# Strawberry roan?



## nikelodeon79 (Mar 3, 2008)

In my quest to learn more about horse coloring, I was wondering about my late pony, Bandit. I was told he was a "strawberry roan" welsh pony. What color was he?



















He did have white hairs all throughout his coat in a fairly even pattern. He also had a long, skinny slightly uneven white marking on his belly. I'll see if I can dig up some old pics that show it.


----------



## MangoRoX87 (Oct 19, 2009)

Strawberry roan is not a color. It's a red roan that has flaxen, just a made up silly name 


If anything, he might have rabicano, but he doesn't look roan to me.
_Posted via Mobile Device_


----------



## Reno Bay (Jul 8, 2012)

From those pictures, nothing particularly screams roan to me. He looks plain chestnut, unless he was very minimally roan (if that's possible). The white hairs could have been from a variety of things, and the white splotches on his belly were probably the result of a pinto gene.

Typically when I hear "roan" I think of something similar to this: Strawberry Roan by ~xrockinrobynstock on deviantART


----------



## Reno Bay (Jul 8, 2012)

MangoRoX87 said:


> Strawberry roan is not a color. It's a red roan that has flaxen, just a made up silly name
> 
> 
> If anything, he might have rabicano, but he doesn't look roan to me.
> _Posted via Mobile Device_


Strawberry roan is a commonly used term for chestnut roan. Wouldn't it be so much easier if we all just said bay roan, black roan, chestnut roan, palomino sabino roan? XD


----------



## nikelodeon79 (Mar 3, 2008)

MangoRoX87 said:


> Strawberry roan is not a color. It's a red roan that has flaxen, just a made up silly name
> _Posted via Mobile Device_


Yes I know... That's why I asked what color he really was. ;-) 

I'll see if I can dig up some better pics.
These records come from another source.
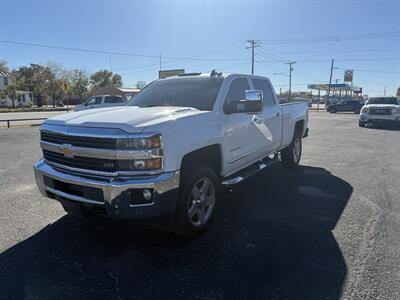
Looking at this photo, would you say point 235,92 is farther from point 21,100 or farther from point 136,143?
point 21,100

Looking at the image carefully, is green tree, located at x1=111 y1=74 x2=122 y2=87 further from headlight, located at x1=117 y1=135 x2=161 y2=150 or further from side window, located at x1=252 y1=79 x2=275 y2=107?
headlight, located at x1=117 y1=135 x2=161 y2=150

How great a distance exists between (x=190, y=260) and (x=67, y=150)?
175 cm

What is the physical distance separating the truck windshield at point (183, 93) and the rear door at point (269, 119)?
1106 mm

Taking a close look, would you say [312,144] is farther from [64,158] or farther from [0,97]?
[0,97]

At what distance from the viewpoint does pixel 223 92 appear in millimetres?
4438

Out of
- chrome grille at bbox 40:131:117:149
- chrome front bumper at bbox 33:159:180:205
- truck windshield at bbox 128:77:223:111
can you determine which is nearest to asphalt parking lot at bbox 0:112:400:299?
chrome front bumper at bbox 33:159:180:205

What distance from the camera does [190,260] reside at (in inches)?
132

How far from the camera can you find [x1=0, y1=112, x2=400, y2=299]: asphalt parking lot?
2855mm

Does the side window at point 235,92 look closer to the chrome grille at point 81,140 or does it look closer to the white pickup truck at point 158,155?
the white pickup truck at point 158,155

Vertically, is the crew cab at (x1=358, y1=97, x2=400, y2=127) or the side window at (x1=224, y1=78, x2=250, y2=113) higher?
the side window at (x1=224, y1=78, x2=250, y2=113)

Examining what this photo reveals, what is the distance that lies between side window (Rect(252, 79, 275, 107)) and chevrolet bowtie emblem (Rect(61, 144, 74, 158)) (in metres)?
3.48

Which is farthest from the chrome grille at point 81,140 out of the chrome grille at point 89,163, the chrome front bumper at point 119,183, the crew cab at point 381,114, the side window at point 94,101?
the side window at point 94,101

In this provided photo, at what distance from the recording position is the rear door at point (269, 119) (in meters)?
5.51

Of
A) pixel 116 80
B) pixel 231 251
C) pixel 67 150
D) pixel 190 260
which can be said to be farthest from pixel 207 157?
pixel 116 80
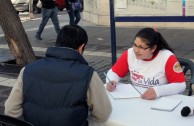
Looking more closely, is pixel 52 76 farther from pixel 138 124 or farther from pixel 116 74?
pixel 116 74

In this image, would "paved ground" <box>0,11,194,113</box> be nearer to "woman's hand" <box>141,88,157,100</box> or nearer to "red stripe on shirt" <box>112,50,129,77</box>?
"red stripe on shirt" <box>112,50,129,77</box>

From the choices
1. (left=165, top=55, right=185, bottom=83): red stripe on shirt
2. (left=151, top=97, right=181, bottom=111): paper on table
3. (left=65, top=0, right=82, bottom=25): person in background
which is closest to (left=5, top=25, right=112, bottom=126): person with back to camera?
(left=151, top=97, right=181, bottom=111): paper on table

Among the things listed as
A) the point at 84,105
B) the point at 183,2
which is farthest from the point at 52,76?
the point at 183,2

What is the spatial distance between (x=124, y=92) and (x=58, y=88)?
805 millimetres

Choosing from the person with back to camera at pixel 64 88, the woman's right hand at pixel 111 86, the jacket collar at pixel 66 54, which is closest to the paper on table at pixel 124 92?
the woman's right hand at pixel 111 86

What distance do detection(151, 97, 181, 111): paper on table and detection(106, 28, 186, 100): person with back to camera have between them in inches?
8.2

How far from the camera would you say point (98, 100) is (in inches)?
95.0

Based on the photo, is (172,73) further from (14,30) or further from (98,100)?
(14,30)

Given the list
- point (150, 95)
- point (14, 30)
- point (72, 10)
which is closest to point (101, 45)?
point (72, 10)

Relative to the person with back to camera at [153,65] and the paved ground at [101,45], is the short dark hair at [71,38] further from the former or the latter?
the paved ground at [101,45]

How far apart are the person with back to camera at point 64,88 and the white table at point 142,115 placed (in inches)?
4.1

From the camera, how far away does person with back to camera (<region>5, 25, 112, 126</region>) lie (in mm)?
2355

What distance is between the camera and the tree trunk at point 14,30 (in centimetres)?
673

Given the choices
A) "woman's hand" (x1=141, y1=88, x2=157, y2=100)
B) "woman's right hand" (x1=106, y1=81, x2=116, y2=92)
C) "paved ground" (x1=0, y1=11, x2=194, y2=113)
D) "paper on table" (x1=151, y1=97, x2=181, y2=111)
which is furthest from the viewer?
"paved ground" (x1=0, y1=11, x2=194, y2=113)
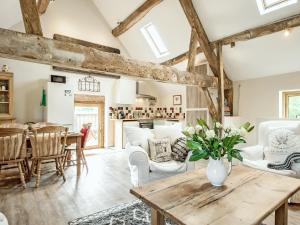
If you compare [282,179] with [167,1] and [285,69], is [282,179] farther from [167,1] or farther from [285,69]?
[167,1]

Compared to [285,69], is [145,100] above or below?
below

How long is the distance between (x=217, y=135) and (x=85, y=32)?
17.5 feet

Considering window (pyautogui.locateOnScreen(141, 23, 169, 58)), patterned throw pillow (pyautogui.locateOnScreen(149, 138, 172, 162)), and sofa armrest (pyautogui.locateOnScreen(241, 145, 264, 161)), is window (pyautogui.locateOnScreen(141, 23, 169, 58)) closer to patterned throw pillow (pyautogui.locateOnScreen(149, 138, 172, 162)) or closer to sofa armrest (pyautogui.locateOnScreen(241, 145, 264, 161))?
patterned throw pillow (pyautogui.locateOnScreen(149, 138, 172, 162))

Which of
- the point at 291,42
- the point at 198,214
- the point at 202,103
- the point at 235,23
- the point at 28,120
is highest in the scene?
the point at 235,23

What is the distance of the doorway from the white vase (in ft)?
16.4

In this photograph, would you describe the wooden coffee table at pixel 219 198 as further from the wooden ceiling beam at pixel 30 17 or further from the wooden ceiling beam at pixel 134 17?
the wooden ceiling beam at pixel 134 17

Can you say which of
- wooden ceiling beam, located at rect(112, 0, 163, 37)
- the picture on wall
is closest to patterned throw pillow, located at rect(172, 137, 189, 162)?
wooden ceiling beam, located at rect(112, 0, 163, 37)

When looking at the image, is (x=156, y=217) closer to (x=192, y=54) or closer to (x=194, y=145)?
(x=194, y=145)

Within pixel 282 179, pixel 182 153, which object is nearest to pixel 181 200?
pixel 282 179

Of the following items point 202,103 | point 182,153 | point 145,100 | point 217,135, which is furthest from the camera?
point 145,100

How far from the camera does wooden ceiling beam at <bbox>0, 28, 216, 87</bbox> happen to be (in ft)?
7.77

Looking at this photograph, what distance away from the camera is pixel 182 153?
313 cm

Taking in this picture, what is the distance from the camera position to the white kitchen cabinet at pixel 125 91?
245 inches

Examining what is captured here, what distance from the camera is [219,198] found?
1524mm
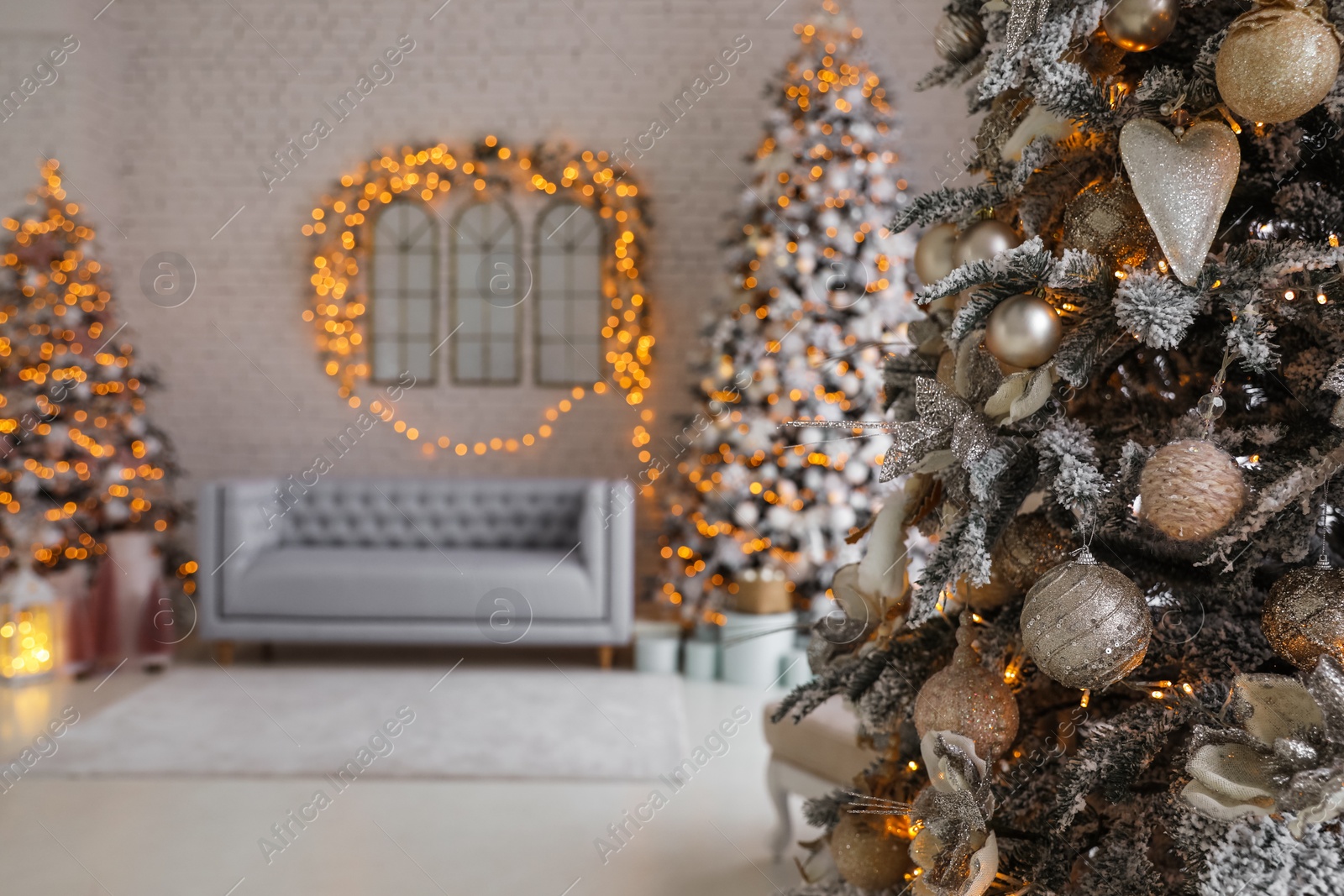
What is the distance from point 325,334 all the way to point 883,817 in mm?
4829

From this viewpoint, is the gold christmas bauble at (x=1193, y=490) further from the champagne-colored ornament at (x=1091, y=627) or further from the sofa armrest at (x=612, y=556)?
the sofa armrest at (x=612, y=556)

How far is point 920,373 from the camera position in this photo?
3.58ft

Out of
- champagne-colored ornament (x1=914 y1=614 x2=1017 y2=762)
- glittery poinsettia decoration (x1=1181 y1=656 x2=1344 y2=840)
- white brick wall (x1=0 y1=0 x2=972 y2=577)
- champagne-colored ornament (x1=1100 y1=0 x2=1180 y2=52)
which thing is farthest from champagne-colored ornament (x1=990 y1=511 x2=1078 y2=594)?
white brick wall (x1=0 y1=0 x2=972 y2=577)

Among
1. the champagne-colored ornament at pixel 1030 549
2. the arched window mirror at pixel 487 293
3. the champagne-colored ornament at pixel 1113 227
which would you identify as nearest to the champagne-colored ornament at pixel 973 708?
the champagne-colored ornament at pixel 1030 549

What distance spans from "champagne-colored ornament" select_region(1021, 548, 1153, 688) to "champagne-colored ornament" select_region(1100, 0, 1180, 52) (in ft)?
1.51

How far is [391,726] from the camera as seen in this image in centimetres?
342

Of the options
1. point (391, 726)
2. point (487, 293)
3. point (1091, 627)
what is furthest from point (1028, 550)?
point (487, 293)

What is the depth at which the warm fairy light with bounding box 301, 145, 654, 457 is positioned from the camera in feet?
17.0

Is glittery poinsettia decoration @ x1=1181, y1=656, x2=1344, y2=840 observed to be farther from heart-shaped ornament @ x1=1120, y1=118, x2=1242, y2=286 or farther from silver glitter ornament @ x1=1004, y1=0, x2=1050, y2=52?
silver glitter ornament @ x1=1004, y1=0, x2=1050, y2=52

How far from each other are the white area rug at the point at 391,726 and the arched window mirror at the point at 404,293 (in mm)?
1841

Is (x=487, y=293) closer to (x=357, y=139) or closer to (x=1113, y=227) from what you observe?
(x=357, y=139)

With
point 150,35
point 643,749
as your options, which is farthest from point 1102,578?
point 150,35

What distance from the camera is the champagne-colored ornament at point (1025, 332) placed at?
0.82 m

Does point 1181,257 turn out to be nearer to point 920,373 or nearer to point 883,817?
point 920,373
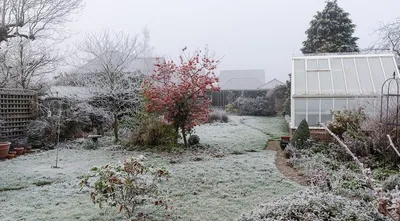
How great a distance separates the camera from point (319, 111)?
10.6 m

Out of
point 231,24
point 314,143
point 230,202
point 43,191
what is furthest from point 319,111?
point 231,24

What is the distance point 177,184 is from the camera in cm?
563

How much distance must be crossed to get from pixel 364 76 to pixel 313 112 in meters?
2.49

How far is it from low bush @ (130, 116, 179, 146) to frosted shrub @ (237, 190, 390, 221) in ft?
19.2

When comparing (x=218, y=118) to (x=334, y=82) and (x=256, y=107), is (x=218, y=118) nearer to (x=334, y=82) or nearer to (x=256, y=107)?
(x=256, y=107)

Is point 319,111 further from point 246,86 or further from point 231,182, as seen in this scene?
point 246,86

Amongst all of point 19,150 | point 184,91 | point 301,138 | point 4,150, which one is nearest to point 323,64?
point 301,138

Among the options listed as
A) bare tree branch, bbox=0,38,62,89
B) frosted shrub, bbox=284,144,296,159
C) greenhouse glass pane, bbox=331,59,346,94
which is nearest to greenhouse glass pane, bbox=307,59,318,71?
greenhouse glass pane, bbox=331,59,346,94

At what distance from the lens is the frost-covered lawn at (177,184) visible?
4.34 m

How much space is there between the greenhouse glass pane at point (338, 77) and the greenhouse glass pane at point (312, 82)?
0.60 m

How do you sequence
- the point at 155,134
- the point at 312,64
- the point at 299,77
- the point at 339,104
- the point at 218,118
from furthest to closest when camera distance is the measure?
the point at 218,118, the point at 312,64, the point at 299,77, the point at 339,104, the point at 155,134

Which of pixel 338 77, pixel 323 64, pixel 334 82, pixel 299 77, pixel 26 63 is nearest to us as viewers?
pixel 334 82

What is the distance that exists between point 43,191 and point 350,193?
16.1ft

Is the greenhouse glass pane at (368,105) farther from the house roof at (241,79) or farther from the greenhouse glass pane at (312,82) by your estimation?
the house roof at (241,79)
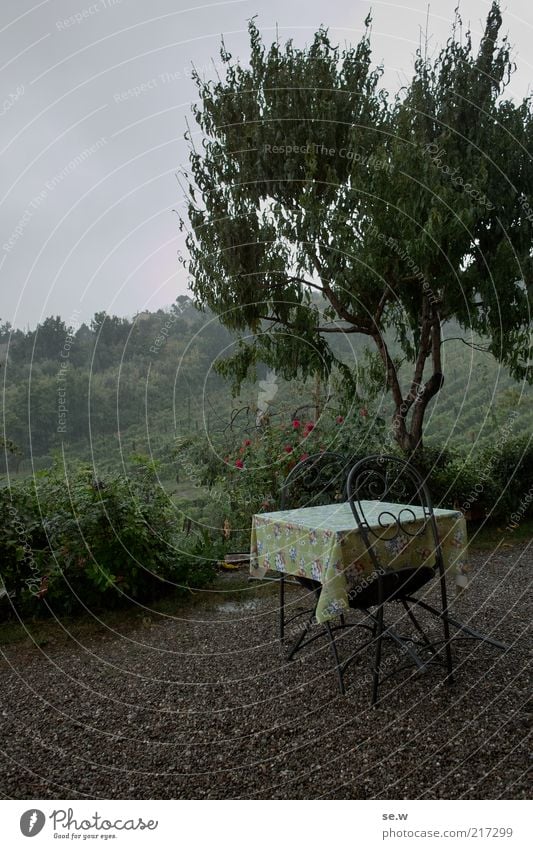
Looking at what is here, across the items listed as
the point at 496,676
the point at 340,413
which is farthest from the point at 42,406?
the point at 496,676

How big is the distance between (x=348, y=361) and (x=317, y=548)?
593 cm

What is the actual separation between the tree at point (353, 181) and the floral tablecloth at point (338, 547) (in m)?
3.55

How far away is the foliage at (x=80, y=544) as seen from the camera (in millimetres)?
4805

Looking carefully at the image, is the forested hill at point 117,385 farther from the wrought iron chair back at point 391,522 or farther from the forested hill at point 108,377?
the wrought iron chair back at point 391,522

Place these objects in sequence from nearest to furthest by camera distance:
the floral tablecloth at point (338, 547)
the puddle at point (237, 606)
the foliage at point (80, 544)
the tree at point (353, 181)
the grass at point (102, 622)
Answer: the floral tablecloth at point (338, 547) → the grass at point (102, 622) → the foliage at point (80, 544) → the puddle at point (237, 606) → the tree at point (353, 181)

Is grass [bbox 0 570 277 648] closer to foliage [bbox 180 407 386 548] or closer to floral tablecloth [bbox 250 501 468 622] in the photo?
floral tablecloth [bbox 250 501 468 622]

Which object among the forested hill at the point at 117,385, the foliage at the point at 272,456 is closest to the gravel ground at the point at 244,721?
the forested hill at the point at 117,385

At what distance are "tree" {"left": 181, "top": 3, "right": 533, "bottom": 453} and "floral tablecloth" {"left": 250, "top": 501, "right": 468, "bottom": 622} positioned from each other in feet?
11.6

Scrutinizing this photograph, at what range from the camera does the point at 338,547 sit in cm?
317

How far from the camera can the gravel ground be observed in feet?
8.27

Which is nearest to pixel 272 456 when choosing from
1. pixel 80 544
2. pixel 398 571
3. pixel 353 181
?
pixel 80 544

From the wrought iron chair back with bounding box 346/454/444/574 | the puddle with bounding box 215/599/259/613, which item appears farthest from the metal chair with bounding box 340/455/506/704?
the puddle with bounding box 215/599/259/613

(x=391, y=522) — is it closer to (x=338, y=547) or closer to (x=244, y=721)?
(x=338, y=547)

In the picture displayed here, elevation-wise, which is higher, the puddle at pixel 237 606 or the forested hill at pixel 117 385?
the forested hill at pixel 117 385
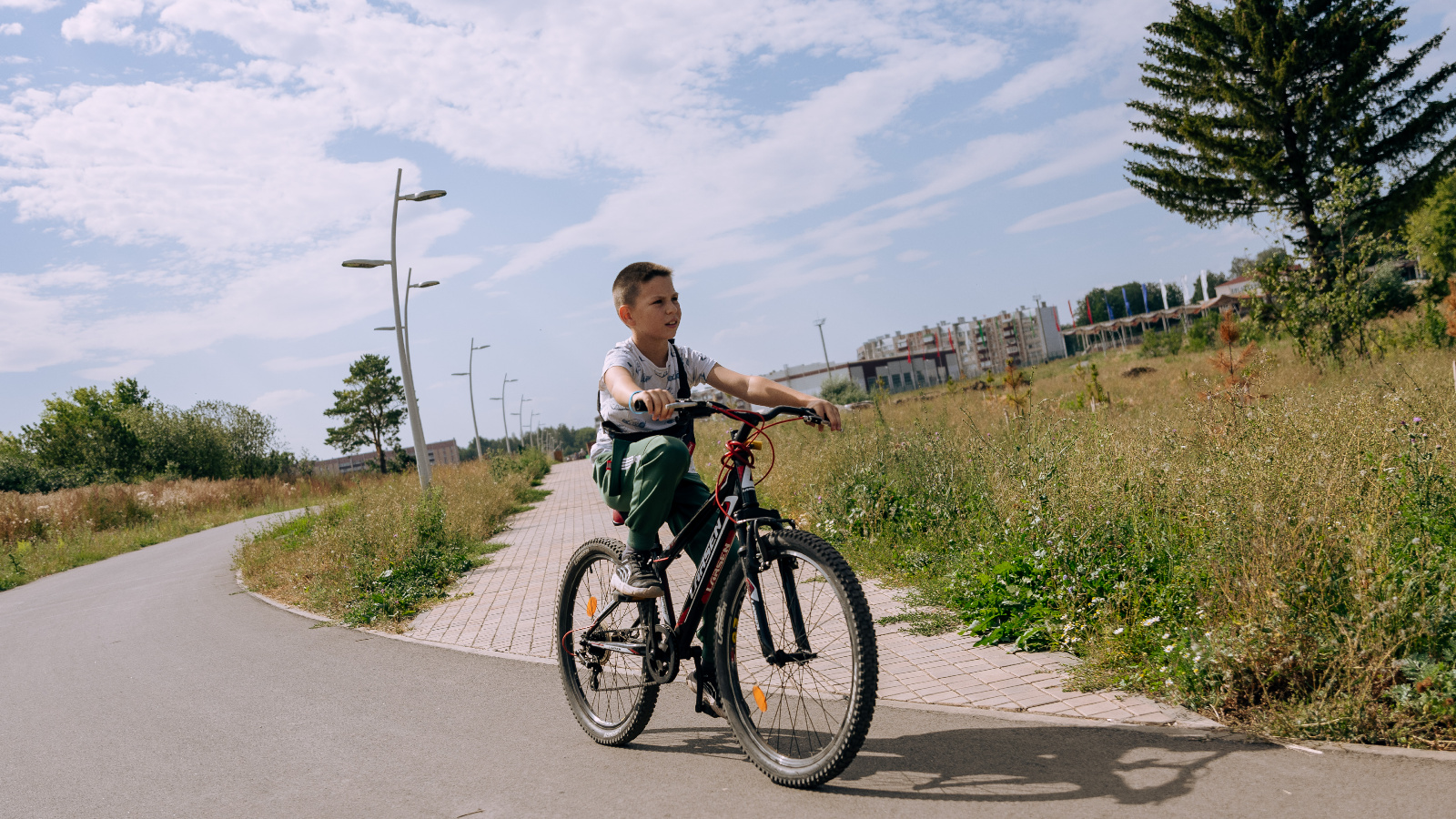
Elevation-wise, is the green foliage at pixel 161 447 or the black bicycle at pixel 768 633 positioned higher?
the green foliage at pixel 161 447

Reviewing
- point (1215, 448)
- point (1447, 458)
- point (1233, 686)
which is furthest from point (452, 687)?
point (1447, 458)

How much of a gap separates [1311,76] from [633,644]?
87.4 feet

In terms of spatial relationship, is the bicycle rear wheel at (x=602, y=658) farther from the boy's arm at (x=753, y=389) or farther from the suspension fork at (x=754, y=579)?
the boy's arm at (x=753, y=389)

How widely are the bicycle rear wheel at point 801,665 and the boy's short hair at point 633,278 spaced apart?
4.23ft

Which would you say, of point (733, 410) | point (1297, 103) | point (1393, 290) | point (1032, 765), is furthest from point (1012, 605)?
point (1393, 290)

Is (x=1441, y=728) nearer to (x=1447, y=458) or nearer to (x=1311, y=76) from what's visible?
(x=1447, y=458)

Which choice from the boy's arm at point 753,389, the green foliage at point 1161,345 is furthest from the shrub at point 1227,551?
the green foliage at point 1161,345

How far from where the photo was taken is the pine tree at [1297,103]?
2280cm

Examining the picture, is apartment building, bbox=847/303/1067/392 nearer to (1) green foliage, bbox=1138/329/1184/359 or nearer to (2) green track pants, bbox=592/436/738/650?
(1) green foliage, bbox=1138/329/1184/359

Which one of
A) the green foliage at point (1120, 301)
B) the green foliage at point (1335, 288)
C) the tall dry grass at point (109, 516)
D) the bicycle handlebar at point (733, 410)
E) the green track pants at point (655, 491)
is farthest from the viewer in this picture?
the green foliage at point (1120, 301)

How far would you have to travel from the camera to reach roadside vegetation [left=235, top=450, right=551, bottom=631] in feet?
28.7

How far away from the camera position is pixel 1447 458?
4.80 m

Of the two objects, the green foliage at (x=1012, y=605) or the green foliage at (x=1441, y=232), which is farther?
the green foliage at (x=1441, y=232)

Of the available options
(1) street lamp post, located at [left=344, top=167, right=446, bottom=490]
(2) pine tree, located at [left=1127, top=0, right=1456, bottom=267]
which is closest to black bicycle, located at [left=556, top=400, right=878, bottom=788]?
(1) street lamp post, located at [left=344, top=167, right=446, bottom=490]
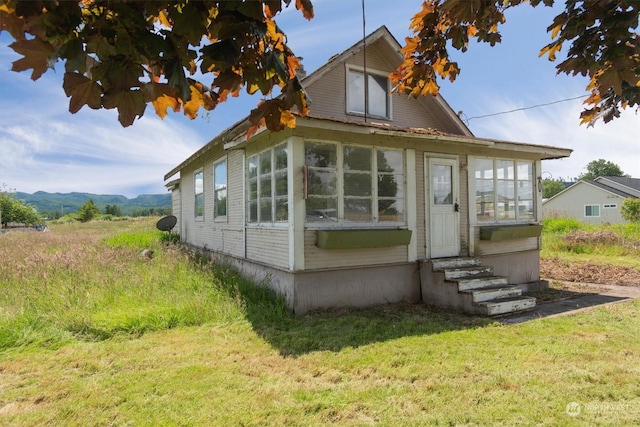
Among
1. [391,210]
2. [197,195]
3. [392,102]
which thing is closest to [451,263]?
[391,210]

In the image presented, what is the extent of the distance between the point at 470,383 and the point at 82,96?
3839 millimetres

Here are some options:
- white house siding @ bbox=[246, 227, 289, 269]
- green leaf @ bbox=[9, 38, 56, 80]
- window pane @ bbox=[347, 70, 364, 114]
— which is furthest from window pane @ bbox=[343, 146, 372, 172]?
green leaf @ bbox=[9, 38, 56, 80]

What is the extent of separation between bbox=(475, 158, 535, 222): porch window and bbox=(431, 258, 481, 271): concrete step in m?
1.11

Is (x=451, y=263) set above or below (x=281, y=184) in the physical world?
below

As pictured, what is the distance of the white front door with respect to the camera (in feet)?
25.3

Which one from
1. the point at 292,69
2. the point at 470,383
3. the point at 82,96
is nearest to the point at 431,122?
the point at 470,383

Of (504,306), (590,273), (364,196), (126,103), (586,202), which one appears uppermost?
(586,202)

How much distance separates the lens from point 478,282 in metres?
6.85

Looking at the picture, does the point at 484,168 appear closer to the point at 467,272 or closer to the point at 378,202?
the point at 467,272

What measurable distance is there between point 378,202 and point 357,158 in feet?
3.01

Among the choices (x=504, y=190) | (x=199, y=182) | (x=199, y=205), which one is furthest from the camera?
(x=199, y=205)

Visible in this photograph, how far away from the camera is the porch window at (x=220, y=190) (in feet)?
32.8

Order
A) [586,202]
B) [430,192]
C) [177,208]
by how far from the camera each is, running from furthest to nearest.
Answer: [586,202] < [177,208] < [430,192]

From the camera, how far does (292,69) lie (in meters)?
1.96
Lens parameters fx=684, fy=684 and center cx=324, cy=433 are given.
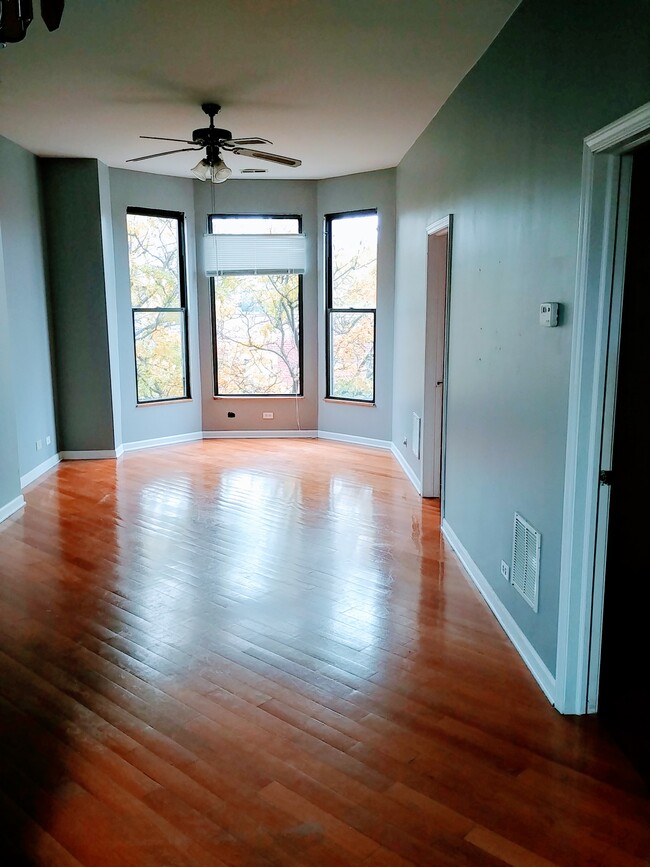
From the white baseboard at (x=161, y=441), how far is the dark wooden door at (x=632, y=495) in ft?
17.5

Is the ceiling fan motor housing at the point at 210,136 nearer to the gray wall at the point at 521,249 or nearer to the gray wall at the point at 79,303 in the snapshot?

He doesn't look like a traditional roan to me, but the uniform "ticking" of white hairs throughout his coat was interesting and not like anything I've seen on any other chestnut (and I have lots of them, lol).

It was much more apparent in person. Most people asked me if he was POA, which I suppose he could have been. I never had any papers on him.
_Posted via Mobile Device_


----------



## OutOfTheLoop (Apr 1, 2012)

He doesn't look roan to me. My gelding has some white ticking that gets worse with age, but he's not roan. Cuteittle sorrel pony though.
_Posted via Mobile Device_


----------



## SunnyMeadeFarm (Sep 3, 2012)

Hmm, I agree he doesn't look Strawberry/Chestnut/Red Roan, You said he had an uneven white mark on his belly? That is a very common trait of Sabino, and might help explain the white hairs. My own pony is sabino and has a belly spot. So I would say he was a Chestnut (I don't think his manes light enough to be Flaxen) Sabino.
and a very handsome one at that


----------



## Poseidon (Oct 1, 2010)

I'm leaning towards sabino also. It's very common for red horses to have white hairs ticked all over them, but with as many as you've mentioned to be mistaken for a roan or Appy/POA in addition to the uneven white marking on its belly, it sounds much more like sabino.


----------



## Foxhunter (Feb 5, 2012)

MangoRoX87 said:


> Strawberry roan is not a color. It's a red roan that has flaxen, just a made up silly name
> 
> 
> If anything, he might have rabicano, but he doesn't look roan to me.
> _Posted via Mobile Device_


If strawberry roan is a made up colour then it has been made up for a heck of a long time!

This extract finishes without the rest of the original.